# Previsões longo prazo (Outono/Inverno 2020)



## Davidmpb (1 Set 2020 às 22:49)

*Previsões longo prazo: Mensal e Sazonal*

Leia com atenção as condições de utilização do fórum.


A participação neste tópico, além das condições gerais, está sujeita a estas condições específicas.

*Existem 3 tópicos diferentes para previsões a que poderá aceder directamente nos links do cabeçalho do fórum.*

*Previsões curto prazo: até 3 dias*
Tópico para nowcasting (previsões de curtíssimo prazo) de situações meteorológicas em formação e/ou aproximação nas próximas horas, usando por exemplo satélite, radar, cartas superfície, etc.;
e análises e previsões de curto prazo até 3 dias (72 horas), com ênfase nos modelos de maior resolução.

*Previsões médio prazo: até 2 semanas*
Tópico para previsões de modelos a médio prazo, com maior incerteza, de 4 a 14 dias (2 semanas). A participação neste tópico deve ter maior ênfase na comparação de modelos globais e ensembles, analisar convergência de cenários, tendências, etc.

*Previsões longo prazo: mensal e sazonal (este tópico em que se encontra)*
Tópico para previsões de longo prazo, como por ex. previsões probabilísticas mensais e sazonais

*Links úteis:*

- IPMA mensal
- IPMA sazonal
- AEMET sazonal
- Ilmeteo ECMWF (site italiano que costuma publicar cartas do ECMWF sazonal)
- MetOffice sazonal
- IRI sazonal
- CFSv2 sazonal
- Previsões mensais e sazonais de diversos modelos (NOAA)
- Previsão sazonal MeteoFrance (multi-modelos)
- Previsão semanal e mensal do ECMWF (Comissão Europeia)
- Previsão semanal do ECMWF (IM Húngaro)

*Use este tópico apenas para:*
- colocar, comentar ou debater previsões ou saídas de modelos.
- comentar e colocar previsões; se forem suas fundamente-as bem. Seja cauteloso e responsável, evite alarmismo não fundamentado que possa gerar alarme social. Não se esqueça, é você o responsável pelo que escreve e assume as consequências do que escreve.

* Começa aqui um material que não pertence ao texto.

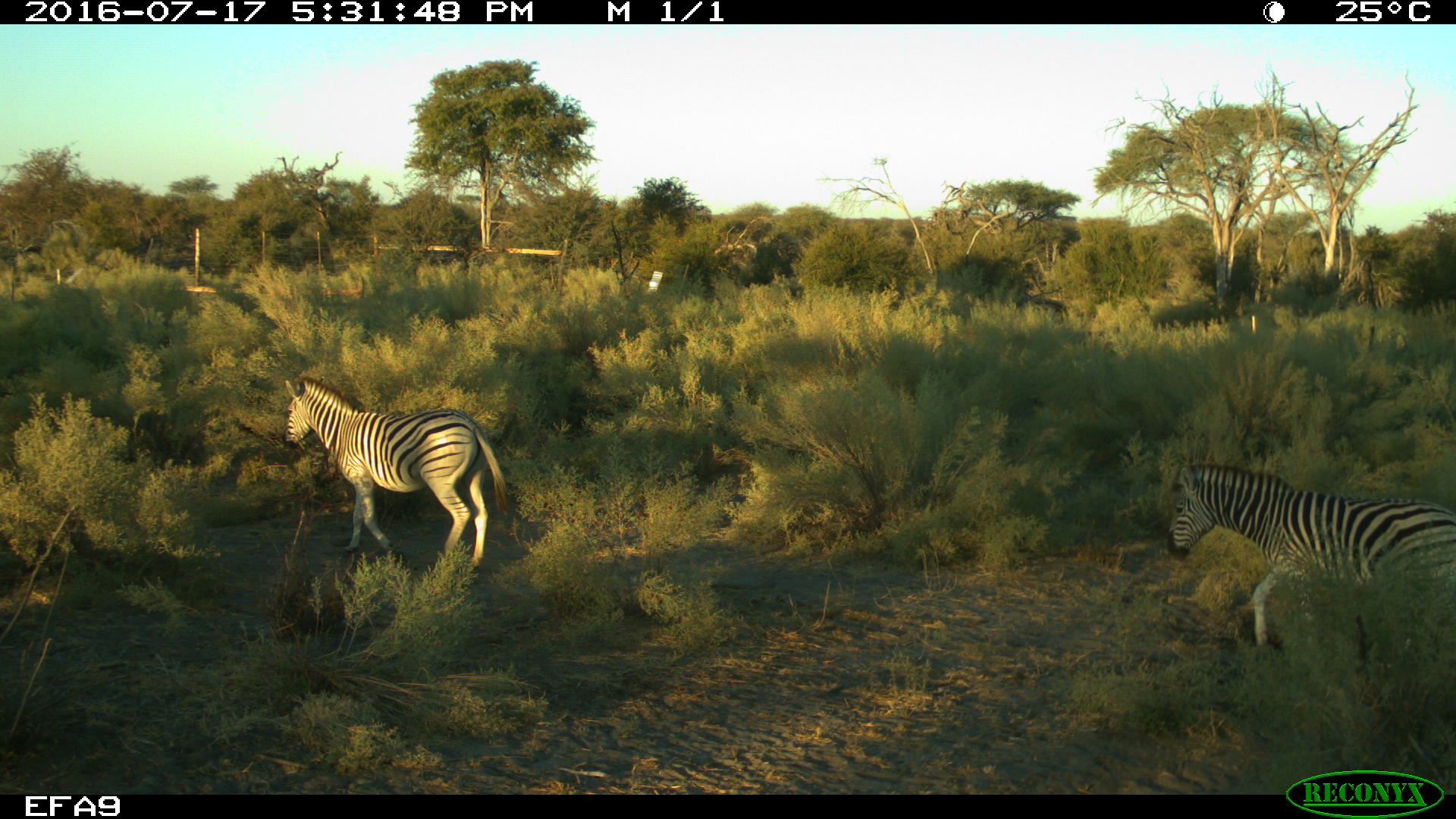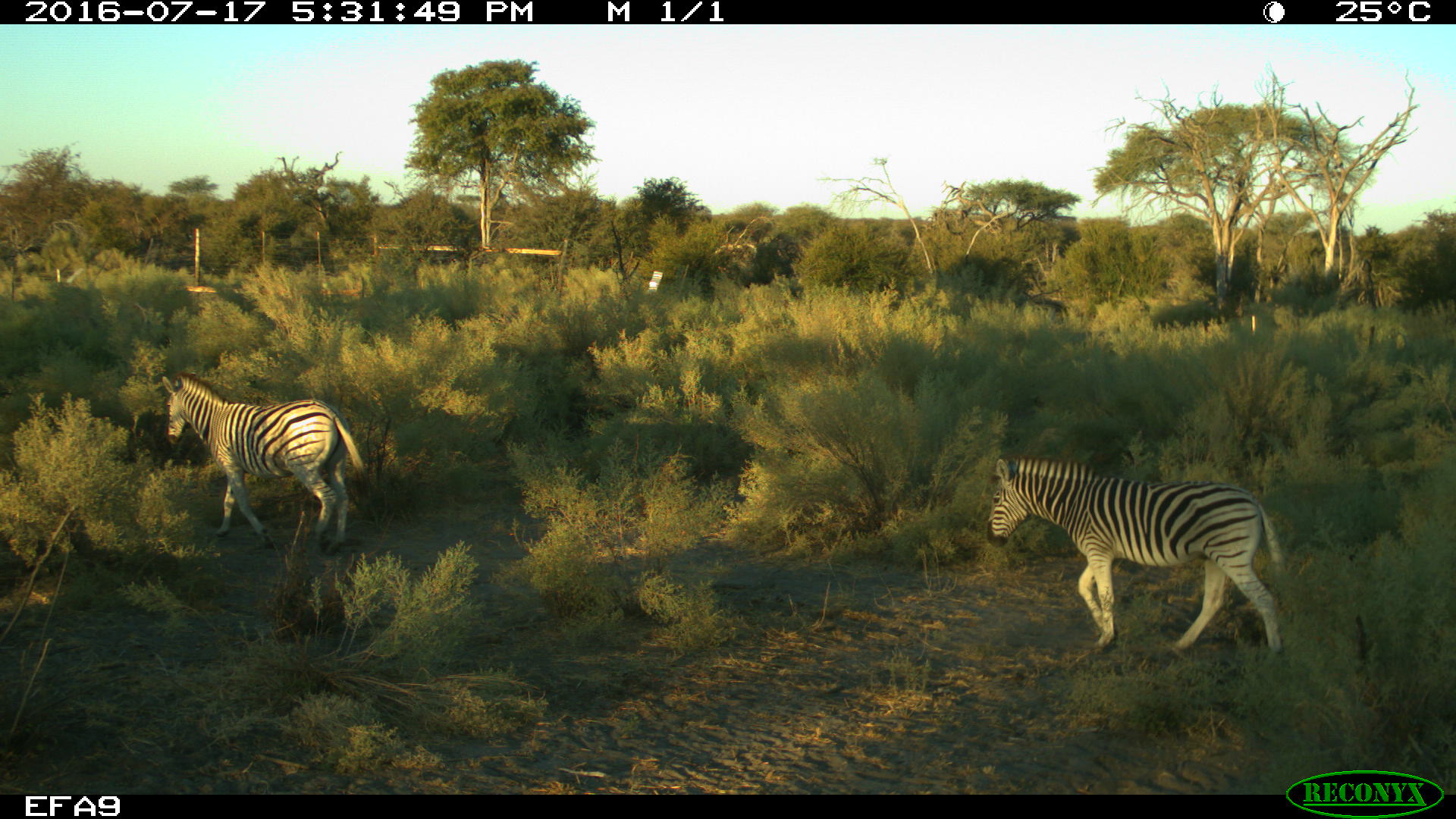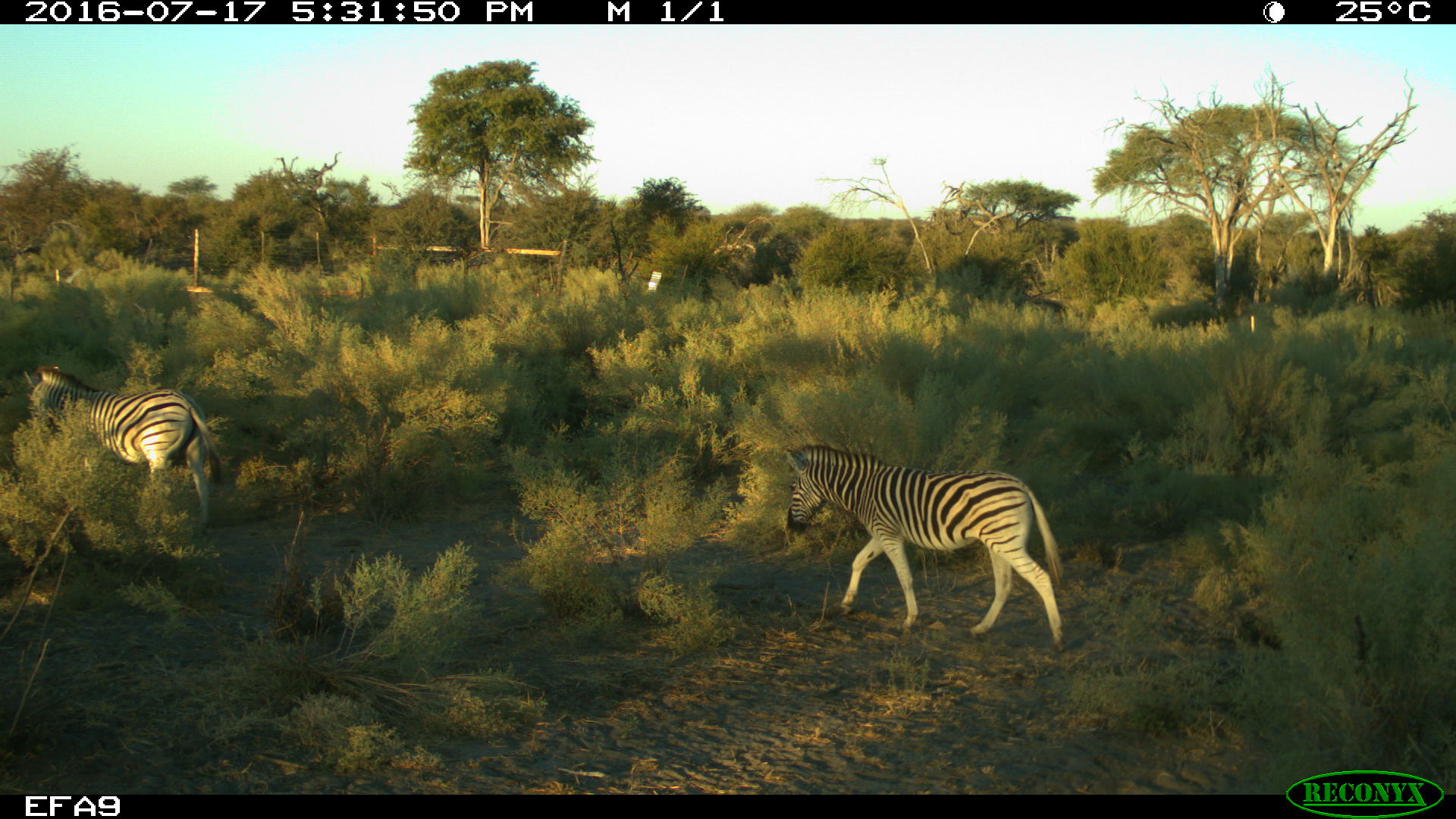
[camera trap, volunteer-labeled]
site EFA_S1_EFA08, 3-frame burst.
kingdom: Animalia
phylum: Chordata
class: Mammalia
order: Perissodactyla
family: Equidae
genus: Equus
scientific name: Equus quagga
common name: plains zebra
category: zebraplains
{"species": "zebraplains (plains zebra) (Equus quagga)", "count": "2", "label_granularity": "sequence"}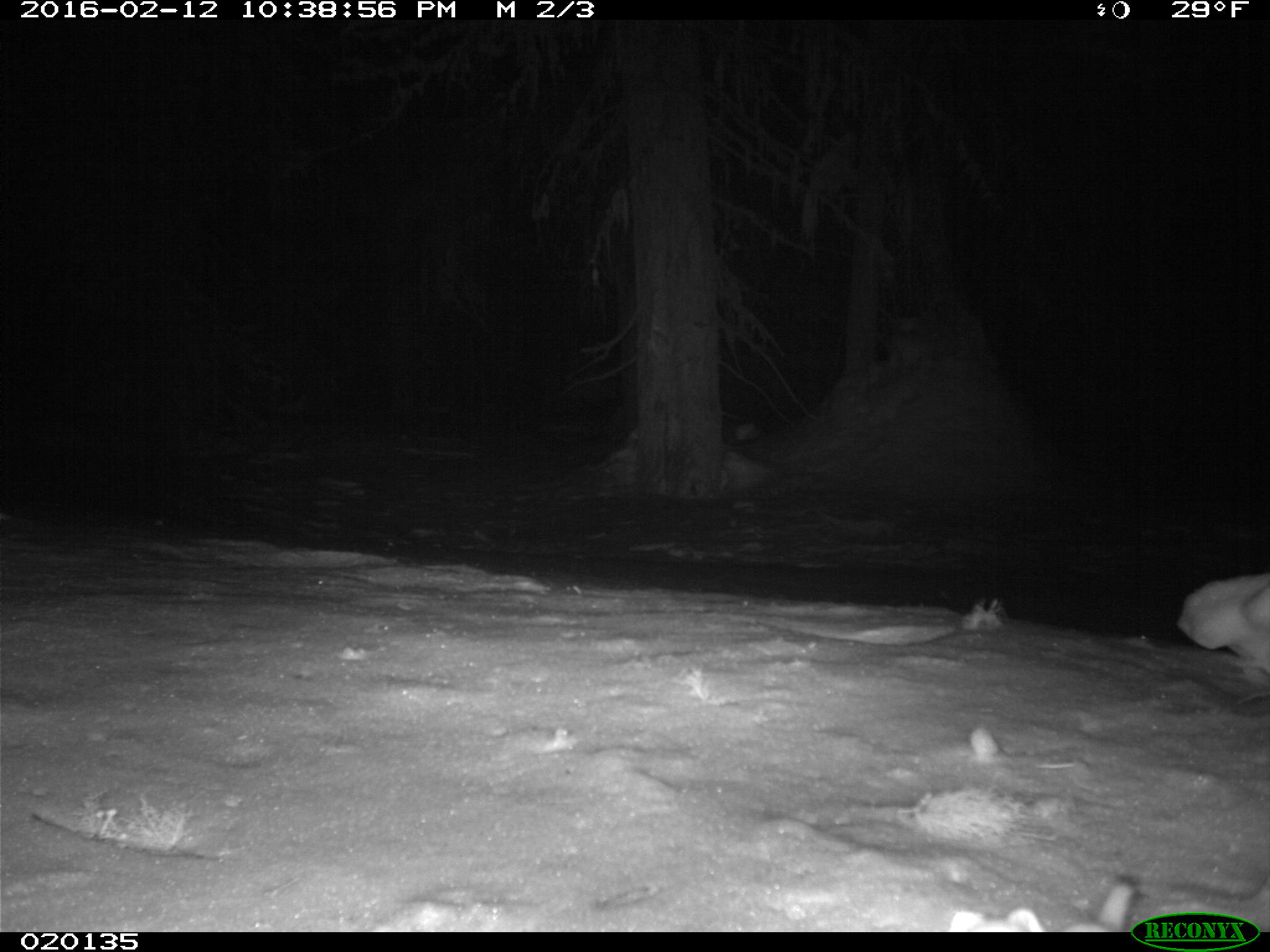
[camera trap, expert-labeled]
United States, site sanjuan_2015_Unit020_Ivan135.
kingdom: Animalia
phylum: Chordata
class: Mammalia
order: Carnivora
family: Mustelidae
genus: Mustela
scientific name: Mustela erminea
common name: beringian stoat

*Não use este tópico para:*
- seguimento da situação meteorológica corrente, relato das condições meteorológicas, para isso existem os tópicos de seguimento.
- conversa de circunstância, meros palpites ou desabafos ("nunca mais chove", "nunca mais acaba o calor", etc), evite ou use para esse fim o tópico de Seguimento Meteorológico Livre. O reiterado desrespeito poderá ser penalizado.
- criticar avisos ou alertas oficiais, para isso use por exemplo tópicos como "IPMA - Novidades, dúvidas e críticas".
- discutir climatologia ou outro tema, para isso use por exemplo o tópico de Monitorização do Clima Portugal.
- off-topic, evite em absoluto mensagens neste tópico que não se enquadrem no tema do tópico, previsões do tempo.
- Se ocorrer uma deriva natural de tema ou se se proporcionar um outro rumo interessante para discussão, pode comentar ou fomentar um debate noutro tópico ou mesmo criar um mais apropriado baseado numa discussão nascida aqui, citando a mensagem original.


----------



## Cesar (2 Set 2020 às 17:55)

Será  que  o Outono inverno vão  seguir as pisadas do Verão.


----------



## jamestorm (5 Set 2020 às 03:38)

ja existe alguma previsão de longo prazo pra o Outono Inverno 2020/21?


----------



## Aurélio Carvalho (5 Set 2020 às 10:45)

jamestorm disse:


> ja existe alguma previsão de longo prazo pra o Outono Inverno 2020/21?



Bom dia
As previsões de Agosto por parte de todos os modelos apontavam para um Outono Inverno seco em especial no centro e sul. 
As previsões de Setembro ainda não saíram!
Só lá para dia 8 Setembro teremos notícias!


----------



## Orion (5 Set 2020 às 11:01)

jamestorm disse:


> ja existe alguma previsão de longo prazo pra o Outono Inverno 2020/21?





Aurélio Carvalho disse:


> As previsões de Setembro ainda não saíram!



Depende do modelo.

 https://www.dwd.de/EN/ourservices/seasonals_forecasts/charts.html & https://www.cpc.ncep.noaa.gov/products/people/wwang/cfsv2fcst/ & http://seasonal.meteo.fr/content/PS-previ-cartes


----------



## jamestorm (5 Set 2020 às 12:37)

Orion disse:


> Depende do modelo.
> 
> https://www.dwd.de/EN/ourservices/seasonals_forecasts/charts.html & https://www.cpc.ncep.noaa.gov/products/people/wwang/cfsv2fcst/ & http://seasonal.meteo.fr/content/PS-previ-cartes


Mto Obrigado 
Ligeira anomalia positiva na maioria.


----------



## Tonton (5 Set 2020 às 21:33)

Saíu hoje o S5 do ECMWF.
Tendência mais marcada parece ser a precipitação abaixo do normal, excepto em parte do Centro e no Sul em Novembro e em parte do Sul em Janeiro...


----------



## Aurélio Carvalho (6 Set 2020 às 10:08)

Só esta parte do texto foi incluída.